## Article
CORBA faq

1. How to say hello to CORBA?

This is the hello world and I always want to make the simplest one for hello world. Download the sample file to your "classpath" and from command line run "compile.bat", then run "run.bat". To see how to run and compile, edit both "batch" file and surely you will understand.

2. Do you have to worry about if RPC is reliable? i.e. After client makes a
> RMI invocation on server, server successfully complete this request
> and response to client. But for some reasons, client do not receive
> this reply, which is to say client think this request is fail. In
> this case, we say client and server are inconsistent.

RPC is aimed to implement "exact once" semantics. So, basically you don't have to worry about it. Otherwise you are preparing to invent wheels in modern times. So does CORBA. (How it is implemented? Try to think TCP is a reliable communication and you will see this is done by lower level.)

3. The second one is about assignment 2. In the requirement, professor
> said, "Furthermore, implement all communication among StockBrokers
> using TCP protocol". Does this imply we should develop raw socket
> programs to implement communicaions between StockBrokers.
> Furthermore, is there any special technologies in Corba that we can
> use to implement transaction service. It seems that OMG defined a
> specification for transaction service, but I dont know if there is
> product we can use to implement atomic transaction in this
> assignment. Especially, in JDK. If possible, please give me some
> suggestions.

CORBA is a rather relaxing standard which means it is supported by multiple supplier and which in essential is not stringent in implementation. Even though there is standard for transaction service specified in CORBA, it is up to supplier to implement it. As far as I know, we are supposed to implement a raw transaction by ourselves. Honestly speaking I don't know if javaIDL has implemented transaction service or not. Probably yes, but you need to check if you are interested in.
　

4. HashMap is also thread-safe in 'put' and 'get'. So you don't need to place a 'synchronized' keyword for it.

i.e.

HashMap customerList=new customerList();

....

//here we retrieve our customer data first

   synchronized (customerList){
        custStruct = (customerstruct) (customerList.get(custNo));
        }

....//here we modify customer data and it has no need of synchronization

//here we put back modified data

   synchronized(customerList) {
            customerList.put(custNo, custStruct);
        }

So, the above 'synchronized' is not necessary because HashMap like Hashtable, Vector are all 'thread-safe' class. Here is a little testing program. Even though I only test the 'put' method, I am pretty sure all other methods should be the same. Besides, I also see someone mentions similar things in his report by showing the method declaration of HashMap or something. All methods has a 'synchronized' key word before function name.

5. How to interpret 'tradeStock'?

First, please note that the two customerNo may belong to different brokers or same broker. In the first case, transaction becomes local and you saves TCP connection latency.

## What is asked
Do these statements agree with the CORBA FAQ? For each, answer yes or no and quote the words that decide it. (a) RPC aims at "exact once" semantics. (b) The FAQ says that javaIDL definitely implements the transaction service. (c) In 'tradeStock', the two customerNo values must belong to different brokers.

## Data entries
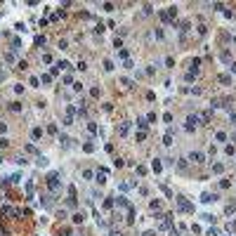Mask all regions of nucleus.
<instances>
[{
    "label": "nucleus",
    "mask_w": 236,
    "mask_h": 236,
    "mask_svg": "<svg viewBox=\"0 0 236 236\" xmlns=\"http://www.w3.org/2000/svg\"><path fill=\"white\" fill-rule=\"evenodd\" d=\"M175 201H177V208H179V210H182V212H194V206H191V203L187 201V198H184V196H177V198H175Z\"/></svg>",
    "instance_id": "obj_1"
},
{
    "label": "nucleus",
    "mask_w": 236,
    "mask_h": 236,
    "mask_svg": "<svg viewBox=\"0 0 236 236\" xmlns=\"http://www.w3.org/2000/svg\"><path fill=\"white\" fill-rule=\"evenodd\" d=\"M47 187H50L52 191H59V175H57V172H50V175H47Z\"/></svg>",
    "instance_id": "obj_2"
},
{
    "label": "nucleus",
    "mask_w": 236,
    "mask_h": 236,
    "mask_svg": "<svg viewBox=\"0 0 236 236\" xmlns=\"http://www.w3.org/2000/svg\"><path fill=\"white\" fill-rule=\"evenodd\" d=\"M198 120H201V118H198L196 114H189V116H187V125H184V130H187V132H194V128H196V123H198Z\"/></svg>",
    "instance_id": "obj_3"
},
{
    "label": "nucleus",
    "mask_w": 236,
    "mask_h": 236,
    "mask_svg": "<svg viewBox=\"0 0 236 236\" xmlns=\"http://www.w3.org/2000/svg\"><path fill=\"white\" fill-rule=\"evenodd\" d=\"M189 161H191V163H203L206 156H203L201 151H191V154H189Z\"/></svg>",
    "instance_id": "obj_4"
},
{
    "label": "nucleus",
    "mask_w": 236,
    "mask_h": 236,
    "mask_svg": "<svg viewBox=\"0 0 236 236\" xmlns=\"http://www.w3.org/2000/svg\"><path fill=\"white\" fill-rule=\"evenodd\" d=\"M170 224H172V220H170V215H161V229H170Z\"/></svg>",
    "instance_id": "obj_5"
},
{
    "label": "nucleus",
    "mask_w": 236,
    "mask_h": 236,
    "mask_svg": "<svg viewBox=\"0 0 236 236\" xmlns=\"http://www.w3.org/2000/svg\"><path fill=\"white\" fill-rule=\"evenodd\" d=\"M116 206H118V208H125V210H128V208H130V201H128L125 196H118V198H116Z\"/></svg>",
    "instance_id": "obj_6"
},
{
    "label": "nucleus",
    "mask_w": 236,
    "mask_h": 236,
    "mask_svg": "<svg viewBox=\"0 0 236 236\" xmlns=\"http://www.w3.org/2000/svg\"><path fill=\"white\" fill-rule=\"evenodd\" d=\"M217 198H220L217 194H203V196H201V201H203V203H215Z\"/></svg>",
    "instance_id": "obj_7"
},
{
    "label": "nucleus",
    "mask_w": 236,
    "mask_h": 236,
    "mask_svg": "<svg viewBox=\"0 0 236 236\" xmlns=\"http://www.w3.org/2000/svg\"><path fill=\"white\" fill-rule=\"evenodd\" d=\"M95 177H97V182H99V184H104V182H106V170H104V168H99Z\"/></svg>",
    "instance_id": "obj_8"
},
{
    "label": "nucleus",
    "mask_w": 236,
    "mask_h": 236,
    "mask_svg": "<svg viewBox=\"0 0 236 236\" xmlns=\"http://www.w3.org/2000/svg\"><path fill=\"white\" fill-rule=\"evenodd\" d=\"M128 130H130V123H120V125H118V135H120V137L128 135Z\"/></svg>",
    "instance_id": "obj_9"
},
{
    "label": "nucleus",
    "mask_w": 236,
    "mask_h": 236,
    "mask_svg": "<svg viewBox=\"0 0 236 236\" xmlns=\"http://www.w3.org/2000/svg\"><path fill=\"white\" fill-rule=\"evenodd\" d=\"M147 125H149V123L144 120V118H137V128H139L142 132H147Z\"/></svg>",
    "instance_id": "obj_10"
},
{
    "label": "nucleus",
    "mask_w": 236,
    "mask_h": 236,
    "mask_svg": "<svg viewBox=\"0 0 236 236\" xmlns=\"http://www.w3.org/2000/svg\"><path fill=\"white\" fill-rule=\"evenodd\" d=\"M31 137H33V139H40V137H43V128H33Z\"/></svg>",
    "instance_id": "obj_11"
},
{
    "label": "nucleus",
    "mask_w": 236,
    "mask_h": 236,
    "mask_svg": "<svg viewBox=\"0 0 236 236\" xmlns=\"http://www.w3.org/2000/svg\"><path fill=\"white\" fill-rule=\"evenodd\" d=\"M151 168H154V172H161V170H163V163H161V161L156 158V161L151 163Z\"/></svg>",
    "instance_id": "obj_12"
},
{
    "label": "nucleus",
    "mask_w": 236,
    "mask_h": 236,
    "mask_svg": "<svg viewBox=\"0 0 236 236\" xmlns=\"http://www.w3.org/2000/svg\"><path fill=\"white\" fill-rule=\"evenodd\" d=\"M83 220H85V212H76L73 215V222L76 224H83Z\"/></svg>",
    "instance_id": "obj_13"
},
{
    "label": "nucleus",
    "mask_w": 236,
    "mask_h": 236,
    "mask_svg": "<svg viewBox=\"0 0 236 236\" xmlns=\"http://www.w3.org/2000/svg\"><path fill=\"white\" fill-rule=\"evenodd\" d=\"M132 222H135V208L130 206L128 208V224H132Z\"/></svg>",
    "instance_id": "obj_14"
},
{
    "label": "nucleus",
    "mask_w": 236,
    "mask_h": 236,
    "mask_svg": "<svg viewBox=\"0 0 236 236\" xmlns=\"http://www.w3.org/2000/svg\"><path fill=\"white\" fill-rule=\"evenodd\" d=\"M210 118H212V114H210V111H203V116H201L203 125H208V123H210Z\"/></svg>",
    "instance_id": "obj_15"
},
{
    "label": "nucleus",
    "mask_w": 236,
    "mask_h": 236,
    "mask_svg": "<svg viewBox=\"0 0 236 236\" xmlns=\"http://www.w3.org/2000/svg\"><path fill=\"white\" fill-rule=\"evenodd\" d=\"M83 149H85L87 154H92V151H95V144H92V142H85V144H83Z\"/></svg>",
    "instance_id": "obj_16"
},
{
    "label": "nucleus",
    "mask_w": 236,
    "mask_h": 236,
    "mask_svg": "<svg viewBox=\"0 0 236 236\" xmlns=\"http://www.w3.org/2000/svg\"><path fill=\"white\" fill-rule=\"evenodd\" d=\"M59 142H62V147H71V139H69L66 135H62V137H59Z\"/></svg>",
    "instance_id": "obj_17"
},
{
    "label": "nucleus",
    "mask_w": 236,
    "mask_h": 236,
    "mask_svg": "<svg viewBox=\"0 0 236 236\" xmlns=\"http://www.w3.org/2000/svg\"><path fill=\"white\" fill-rule=\"evenodd\" d=\"M10 111H21V104L19 102H12L10 104Z\"/></svg>",
    "instance_id": "obj_18"
},
{
    "label": "nucleus",
    "mask_w": 236,
    "mask_h": 236,
    "mask_svg": "<svg viewBox=\"0 0 236 236\" xmlns=\"http://www.w3.org/2000/svg\"><path fill=\"white\" fill-rule=\"evenodd\" d=\"M177 168L184 172V170H187V161H184V158H179V161H177Z\"/></svg>",
    "instance_id": "obj_19"
},
{
    "label": "nucleus",
    "mask_w": 236,
    "mask_h": 236,
    "mask_svg": "<svg viewBox=\"0 0 236 236\" xmlns=\"http://www.w3.org/2000/svg\"><path fill=\"white\" fill-rule=\"evenodd\" d=\"M10 147V139L7 137H0V149H7Z\"/></svg>",
    "instance_id": "obj_20"
},
{
    "label": "nucleus",
    "mask_w": 236,
    "mask_h": 236,
    "mask_svg": "<svg viewBox=\"0 0 236 236\" xmlns=\"http://www.w3.org/2000/svg\"><path fill=\"white\" fill-rule=\"evenodd\" d=\"M220 83H224V85H229V83H231V76H227V73H222V76H220Z\"/></svg>",
    "instance_id": "obj_21"
},
{
    "label": "nucleus",
    "mask_w": 236,
    "mask_h": 236,
    "mask_svg": "<svg viewBox=\"0 0 236 236\" xmlns=\"http://www.w3.org/2000/svg\"><path fill=\"white\" fill-rule=\"evenodd\" d=\"M104 71H114V64H111V59H104Z\"/></svg>",
    "instance_id": "obj_22"
},
{
    "label": "nucleus",
    "mask_w": 236,
    "mask_h": 236,
    "mask_svg": "<svg viewBox=\"0 0 236 236\" xmlns=\"http://www.w3.org/2000/svg\"><path fill=\"white\" fill-rule=\"evenodd\" d=\"M163 144H165V147H170V144H172V135H170V132L163 137Z\"/></svg>",
    "instance_id": "obj_23"
},
{
    "label": "nucleus",
    "mask_w": 236,
    "mask_h": 236,
    "mask_svg": "<svg viewBox=\"0 0 236 236\" xmlns=\"http://www.w3.org/2000/svg\"><path fill=\"white\" fill-rule=\"evenodd\" d=\"M222 170H224L222 163H215V165H212V172H222Z\"/></svg>",
    "instance_id": "obj_24"
},
{
    "label": "nucleus",
    "mask_w": 236,
    "mask_h": 236,
    "mask_svg": "<svg viewBox=\"0 0 236 236\" xmlns=\"http://www.w3.org/2000/svg\"><path fill=\"white\" fill-rule=\"evenodd\" d=\"M120 83H123V85H125V87H132V85H135V83H132V80H130V78H120Z\"/></svg>",
    "instance_id": "obj_25"
},
{
    "label": "nucleus",
    "mask_w": 236,
    "mask_h": 236,
    "mask_svg": "<svg viewBox=\"0 0 236 236\" xmlns=\"http://www.w3.org/2000/svg\"><path fill=\"white\" fill-rule=\"evenodd\" d=\"M38 165H47V158L43 154H38Z\"/></svg>",
    "instance_id": "obj_26"
},
{
    "label": "nucleus",
    "mask_w": 236,
    "mask_h": 236,
    "mask_svg": "<svg viewBox=\"0 0 236 236\" xmlns=\"http://www.w3.org/2000/svg\"><path fill=\"white\" fill-rule=\"evenodd\" d=\"M118 57L125 62V59H128V50H118Z\"/></svg>",
    "instance_id": "obj_27"
},
{
    "label": "nucleus",
    "mask_w": 236,
    "mask_h": 236,
    "mask_svg": "<svg viewBox=\"0 0 236 236\" xmlns=\"http://www.w3.org/2000/svg\"><path fill=\"white\" fill-rule=\"evenodd\" d=\"M26 151H28V154H38V149H35L33 144H26Z\"/></svg>",
    "instance_id": "obj_28"
},
{
    "label": "nucleus",
    "mask_w": 236,
    "mask_h": 236,
    "mask_svg": "<svg viewBox=\"0 0 236 236\" xmlns=\"http://www.w3.org/2000/svg\"><path fill=\"white\" fill-rule=\"evenodd\" d=\"M64 125H73V116H69V114H66V118H64Z\"/></svg>",
    "instance_id": "obj_29"
},
{
    "label": "nucleus",
    "mask_w": 236,
    "mask_h": 236,
    "mask_svg": "<svg viewBox=\"0 0 236 236\" xmlns=\"http://www.w3.org/2000/svg\"><path fill=\"white\" fill-rule=\"evenodd\" d=\"M215 139H217V142H224V139H227V135H224V132H217V135H215Z\"/></svg>",
    "instance_id": "obj_30"
},
{
    "label": "nucleus",
    "mask_w": 236,
    "mask_h": 236,
    "mask_svg": "<svg viewBox=\"0 0 236 236\" xmlns=\"http://www.w3.org/2000/svg\"><path fill=\"white\" fill-rule=\"evenodd\" d=\"M92 175H95L92 170H83V177H85V179H92Z\"/></svg>",
    "instance_id": "obj_31"
},
{
    "label": "nucleus",
    "mask_w": 236,
    "mask_h": 236,
    "mask_svg": "<svg viewBox=\"0 0 236 236\" xmlns=\"http://www.w3.org/2000/svg\"><path fill=\"white\" fill-rule=\"evenodd\" d=\"M224 151H227V154H229V156H234V154H236V149H234V147H231V144H229V147H224Z\"/></svg>",
    "instance_id": "obj_32"
},
{
    "label": "nucleus",
    "mask_w": 236,
    "mask_h": 236,
    "mask_svg": "<svg viewBox=\"0 0 236 236\" xmlns=\"http://www.w3.org/2000/svg\"><path fill=\"white\" fill-rule=\"evenodd\" d=\"M165 66H168V69H172V66H175V59H172V57H168V59H165Z\"/></svg>",
    "instance_id": "obj_33"
},
{
    "label": "nucleus",
    "mask_w": 236,
    "mask_h": 236,
    "mask_svg": "<svg viewBox=\"0 0 236 236\" xmlns=\"http://www.w3.org/2000/svg\"><path fill=\"white\" fill-rule=\"evenodd\" d=\"M234 208H236V206H234V203H229V206L224 208V212H227V215H231V212H234Z\"/></svg>",
    "instance_id": "obj_34"
},
{
    "label": "nucleus",
    "mask_w": 236,
    "mask_h": 236,
    "mask_svg": "<svg viewBox=\"0 0 236 236\" xmlns=\"http://www.w3.org/2000/svg\"><path fill=\"white\" fill-rule=\"evenodd\" d=\"M35 45H45V35H38V38H35Z\"/></svg>",
    "instance_id": "obj_35"
},
{
    "label": "nucleus",
    "mask_w": 236,
    "mask_h": 236,
    "mask_svg": "<svg viewBox=\"0 0 236 236\" xmlns=\"http://www.w3.org/2000/svg\"><path fill=\"white\" fill-rule=\"evenodd\" d=\"M189 26H191V24H189V21H184V24H182V28H179V31H182V33H187V31H189Z\"/></svg>",
    "instance_id": "obj_36"
},
{
    "label": "nucleus",
    "mask_w": 236,
    "mask_h": 236,
    "mask_svg": "<svg viewBox=\"0 0 236 236\" xmlns=\"http://www.w3.org/2000/svg\"><path fill=\"white\" fill-rule=\"evenodd\" d=\"M147 123H156V114H149L147 116Z\"/></svg>",
    "instance_id": "obj_37"
},
{
    "label": "nucleus",
    "mask_w": 236,
    "mask_h": 236,
    "mask_svg": "<svg viewBox=\"0 0 236 236\" xmlns=\"http://www.w3.org/2000/svg\"><path fill=\"white\" fill-rule=\"evenodd\" d=\"M161 208V201H151V210H158Z\"/></svg>",
    "instance_id": "obj_38"
},
{
    "label": "nucleus",
    "mask_w": 236,
    "mask_h": 236,
    "mask_svg": "<svg viewBox=\"0 0 236 236\" xmlns=\"http://www.w3.org/2000/svg\"><path fill=\"white\" fill-rule=\"evenodd\" d=\"M208 236H220V231H217V229H210V231H208Z\"/></svg>",
    "instance_id": "obj_39"
},
{
    "label": "nucleus",
    "mask_w": 236,
    "mask_h": 236,
    "mask_svg": "<svg viewBox=\"0 0 236 236\" xmlns=\"http://www.w3.org/2000/svg\"><path fill=\"white\" fill-rule=\"evenodd\" d=\"M170 236H179V231H177V229H172V227H170Z\"/></svg>",
    "instance_id": "obj_40"
},
{
    "label": "nucleus",
    "mask_w": 236,
    "mask_h": 236,
    "mask_svg": "<svg viewBox=\"0 0 236 236\" xmlns=\"http://www.w3.org/2000/svg\"><path fill=\"white\" fill-rule=\"evenodd\" d=\"M229 231H236V222H231V224H229Z\"/></svg>",
    "instance_id": "obj_41"
},
{
    "label": "nucleus",
    "mask_w": 236,
    "mask_h": 236,
    "mask_svg": "<svg viewBox=\"0 0 236 236\" xmlns=\"http://www.w3.org/2000/svg\"><path fill=\"white\" fill-rule=\"evenodd\" d=\"M144 236H156V231H144Z\"/></svg>",
    "instance_id": "obj_42"
},
{
    "label": "nucleus",
    "mask_w": 236,
    "mask_h": 236,
    "mask_svg": "<svg viewBox=\"0 0 236 236\" xmlns=\"http://www.w3.org/2000/svg\"><path fill=\"white\" fill-rule=\"evenodd\" d=\"M231 71H234V73H236V64H234V66H231Z\"/></svg>",
    "instance_id": "obj_43"
},
{
    "label": "nucleus",
    "mask_w": 236,
    "mask_h": 236,
    "mask_svg": "<svg viewBox=\"0 0 236 236\" xmlns=\"http://www.w3.org/2000/svg\"><path fill=\"white\" fill-rule=\"evenodd\" d=\"M66 236H73V234H66Z\"/></svg>",
    "instance_id": "obj_44"
},
{
    "label": "nucleus",
    "mask_w": 236,
    "mask_h": 236,
    "mask_svg": "<svg viewBox=\"0 0 236 236\" xmlns=\"http://www.w3.org/2000/svg\"><path fill=\"white\" fill-rule=\"evenodd\" d=\"M0 236H3V234H0Z\"/></svg>",
    "instance_id": "obj_45"
}]
</instances>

## Written response
(a) Yes: "RPC is aimed to implement "exact once" semantics."
(b) No: "Honestly speaking I don't know if javaIDL has implemented transaction service or not."
(c) No: "the two customerNo may belong to different brokers or same broker."